[Description of the task]
Leaving out the pictures, write the following records exactly as they read.

[Material provided]

---*---

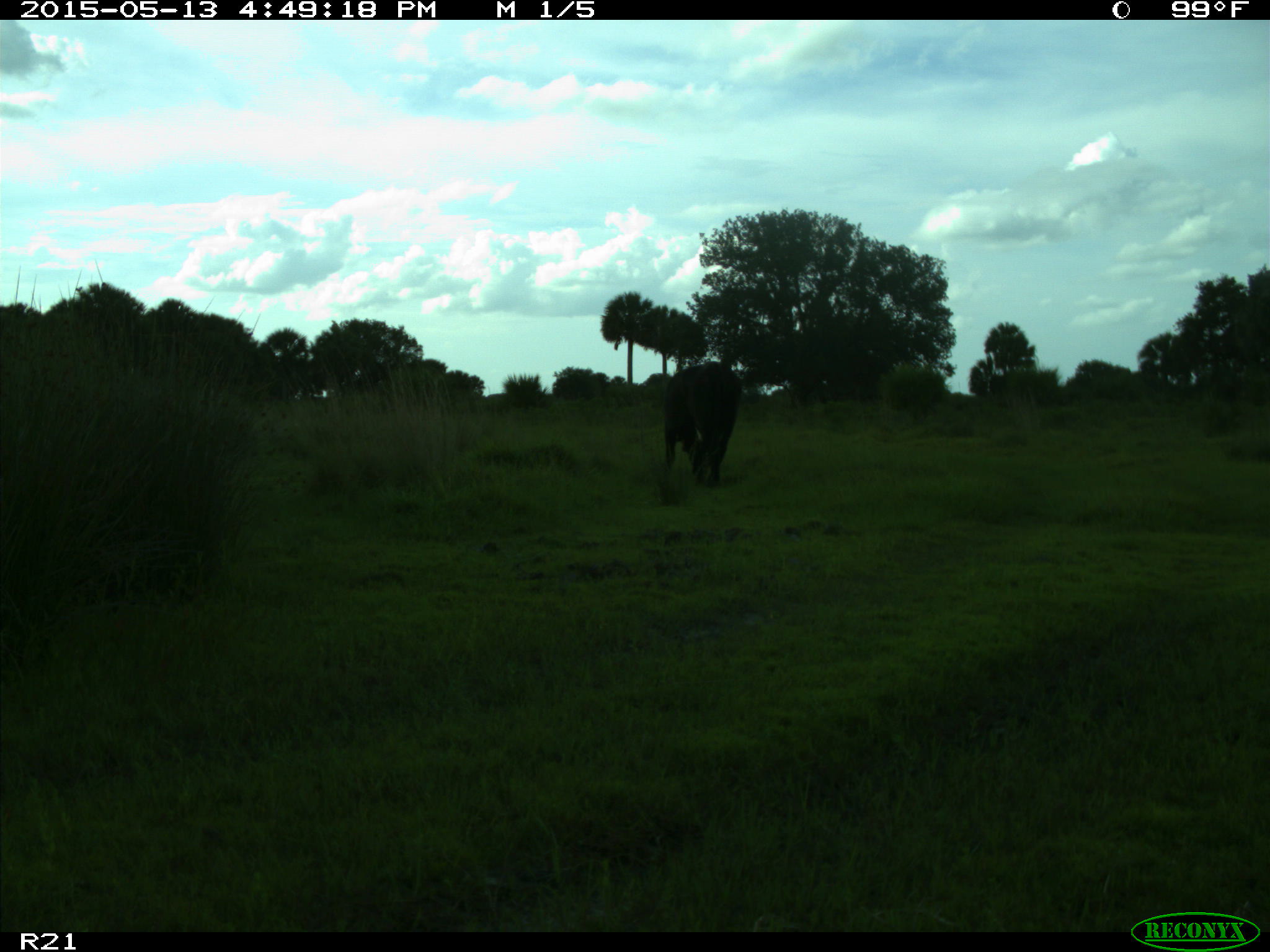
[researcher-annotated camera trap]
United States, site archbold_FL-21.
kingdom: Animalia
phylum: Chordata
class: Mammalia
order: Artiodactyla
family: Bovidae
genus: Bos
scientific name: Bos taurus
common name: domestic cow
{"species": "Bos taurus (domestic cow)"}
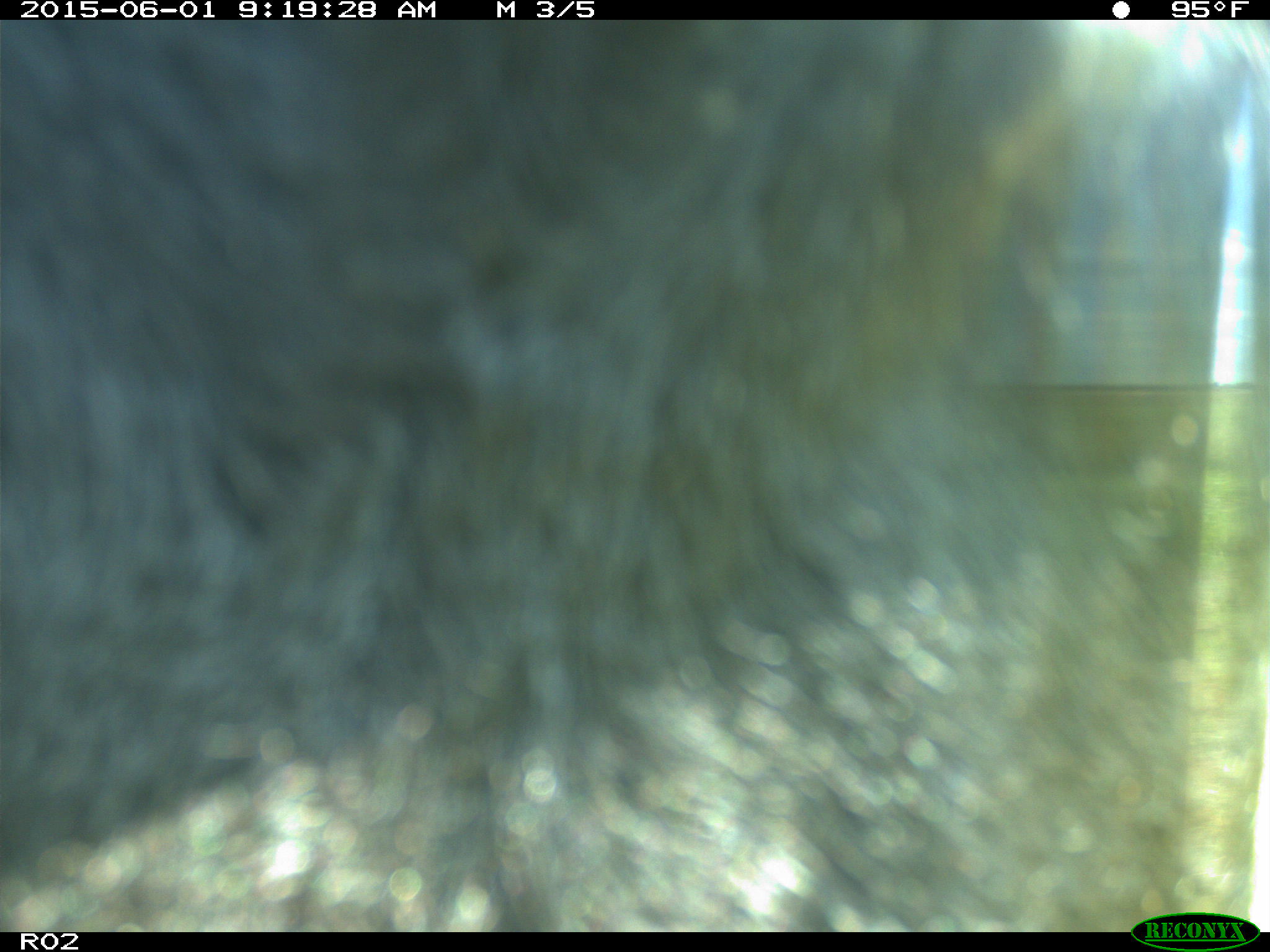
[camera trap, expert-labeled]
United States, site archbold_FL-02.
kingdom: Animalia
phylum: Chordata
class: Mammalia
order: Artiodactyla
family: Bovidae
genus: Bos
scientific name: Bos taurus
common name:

---*---

[Finished task]
[researcher-annotated camera trap]
United States, site archbold_FL-21.
kingdom: Animalia
phylum: Chordata
class: Mammalia
order: Artiodactyla
family: Bovidae
genus: Bos
scientific name: Bos taurus
common name: domestic cow
{"species": "Bos taurus (domestic cow)"}
[camera trap, expert-labeled]
United States, site archbold_FL-02.
kingdom: Animalia
phylum: Chordata
class: Mammalia
order: Artiodactyla
family: Bovidae
genus: Bos
scientific name: Bos taurus
common name:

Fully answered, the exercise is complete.